Déclaration de Philippe Dufresne
Commissaire à la protection de la vie privée du Canada

(Le texte prononcé fait foi.)


Bonjour Monsieur le Président et mesdames et messieurs les membres du Comité.

Je suis heureux d’être ici pour aider le Comité dans son étude du projet de loi C-26 : Loi concernant la cybersécurité, modifiant la Loi sur les télécommunications et apportant des modifications corrélatives à d’autres lois.

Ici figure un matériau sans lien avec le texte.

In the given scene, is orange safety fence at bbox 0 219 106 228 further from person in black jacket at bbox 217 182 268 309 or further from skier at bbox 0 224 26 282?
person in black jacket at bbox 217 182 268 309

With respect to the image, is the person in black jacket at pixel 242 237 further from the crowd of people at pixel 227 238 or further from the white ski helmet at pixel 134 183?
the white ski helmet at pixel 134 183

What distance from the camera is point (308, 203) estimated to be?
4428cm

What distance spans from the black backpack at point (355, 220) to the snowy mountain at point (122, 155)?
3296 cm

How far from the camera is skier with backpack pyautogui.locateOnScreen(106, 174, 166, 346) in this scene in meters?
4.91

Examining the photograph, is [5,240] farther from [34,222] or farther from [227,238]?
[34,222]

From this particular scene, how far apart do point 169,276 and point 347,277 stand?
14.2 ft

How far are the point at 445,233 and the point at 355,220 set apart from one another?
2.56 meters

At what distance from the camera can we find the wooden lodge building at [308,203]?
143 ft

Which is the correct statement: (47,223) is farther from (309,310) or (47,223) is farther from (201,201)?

Au Canada et ailleurs, la cybersécurité est un domaine très important. Les services numériques offerts au moyen de cybersystèmes et de réseaux de télécommunication sont au cœur de notre façon de vivre, de travailler et d’interagir et ils ont une incidence sur une grande quantité de données et de renseignements personnels. C’est pourquoi il est essentiel de protéger la cyberinfrastructure du Canada contre d’éventuelles menaces.

Parallèlement, nous devons veiller à ce que les efforts déployés pour sécuriser ces systèmes et réseaux protègent et respectent aussi le droit fondamental à la vie privée des Canadiennes et des Canadiens. Nous ne sommes pas en présence d’un jeu à somme nulle : la vie privée et l’intérêt public sont non seulement compatibles, mais ils se renforcent mutuellement.

J’appuie fortement les objectifs du projet de loi C-26 et j’estime qu’en tant que société, il est essentiel que nous disposions des outils et de la capacité nécessaires pour satisfaire à ces importants objectifs d’intérêt public. Au cours de mon témoignage, je vous exposerai les moyens par lesquels je recommande que le projet de loi soit renforcé afin de protéger davantage le droit fondamental à la vie privée et de tenir compte des conséquences possibles sur la vie privée tout en atteignant les importants objectifs du projet de loi.

Selon ce projet de loi, toute personne ou entité désignée pourrait recueillir et analyser un large éventail de renseignements, dont des renseignements personnels de nature délicate détenus par des banques, des exploitants de télécommunications et des fournisseurs de services énergétiques.

Le projet de loi permettrait aussi l’échange de ces renseignements avec des organisations, comme des organismes de renseignement, des gouvernements provinciaux et étrangers ainsi que des organisations établies par des États étrangers.

Selon le projet tel qu’il est rédigé, ces pouvoirs sont larges. Afin de s’assurer que les renseignements personnels sont protégés et que la vie privée est traitée comme un droit fondamental, je recommanderais au Comité d’envisager de resserrer les seuils qui encadrent l’exercice de ces pouvoirs et d’imposer des limites plus strictes à l’utilisation de ces pouvoirs.

Pour ce faire, on pourrait exiger que toute collecte, utilisation et communication des renseignements personnels respecte les principes de nécessité et de proportionnalité. Il s’agit de principes de base du traitement des renseignements personnels qui sont reconnus à l’échelle internationale.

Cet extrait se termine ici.